Macau will become a cashless society within the next five years, according to the Director of Macau Pass, Joe Liu.
“I am very confident that Macau is heading toward a cashless society,” said Liu on the sidelines of a breakfast event organized by the British Chamber of Commerce in Macao. “We are working closely with the government to support the development [of a cashless society].”
Macau holds this potential, according to Liu, because “we are in the backyard of mainland china, which is already almost completely cashless” and where most vendors expect payments to be settled electronically.
But while the territory can learn a lot about e-payments from its giant neighbor, Macau first needs to overcome several regulatory hurdles.

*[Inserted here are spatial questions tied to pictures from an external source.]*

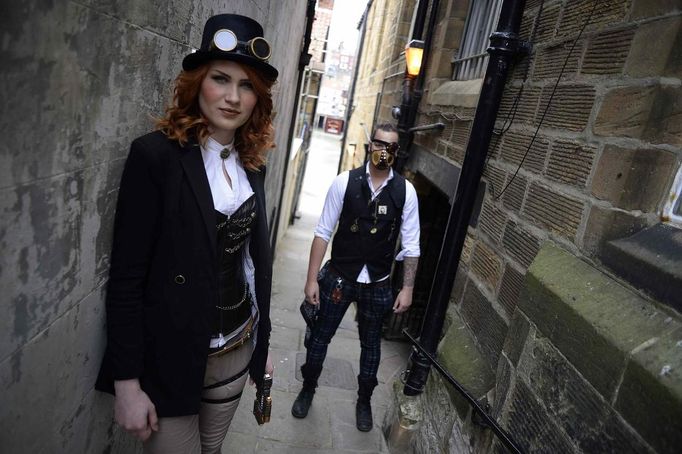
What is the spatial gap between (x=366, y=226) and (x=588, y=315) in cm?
173

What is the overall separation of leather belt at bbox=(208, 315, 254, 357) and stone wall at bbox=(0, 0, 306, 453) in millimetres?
407

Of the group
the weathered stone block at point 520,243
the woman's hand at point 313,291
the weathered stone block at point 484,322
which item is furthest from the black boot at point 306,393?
the weathered stone block at point 520,243

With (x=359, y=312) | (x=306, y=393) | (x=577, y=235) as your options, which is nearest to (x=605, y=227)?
(x=577, y=235)

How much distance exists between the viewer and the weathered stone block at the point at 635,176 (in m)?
→ 1.48

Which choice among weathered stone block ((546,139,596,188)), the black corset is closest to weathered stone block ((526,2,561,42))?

One of these hurdles is the strict resolve of the Monetary Authority of Macau which is, according to Liu, “very strict with what you can do with financial licenses […] and probably one of the strictest financial regulators in the world, even stricter than Hong Kong.”
“We have to follow the same procedures as all the banks [irrespective of the sums being transferred],” added Liu.
Another challenge listed by Liu concerns the taxi industry. According to the entrepreneur, because MPay makes most of its money from tourists, taxis are an obvious place to install payment terminals.
But license holders are disincentivized to adopt mobile payments because existing regulations do not allow taxi fares and tips to be combined into a single payment. That leads to less convenience for the rider and less earnings for the driver.
Still, even with these hurdles, the mobile payments platform has seen its market penetration grow substantially. Today, MPay serves about 400,000 local users, more than half of Macau’s population, while the Macau Pass network recorded a total transactions value of some 10 billion patacas.
Contactless smartcard Macau Pass has also seen its market penetration grow after the company was selected by the government to roll out Macau’s consumption subsidy scheme. The scheme involves two rounds of “electronic vouchers” distributed to every registered Macau resident in sums of 3,000 patacas and 5,000 patacas.
The company said it does not receive any commission from the scheme, nor for installing the terminals that vendors use to collect payments.
Macau Daily Times is the official media partner of Britcham Macao.
Correction: An earlier version of this article incorrectly stated that Monetary Authority regulations prohibited taxi fares and tips to be combined into a single payment, when it is in fact transport regulations that prevent the combined payments.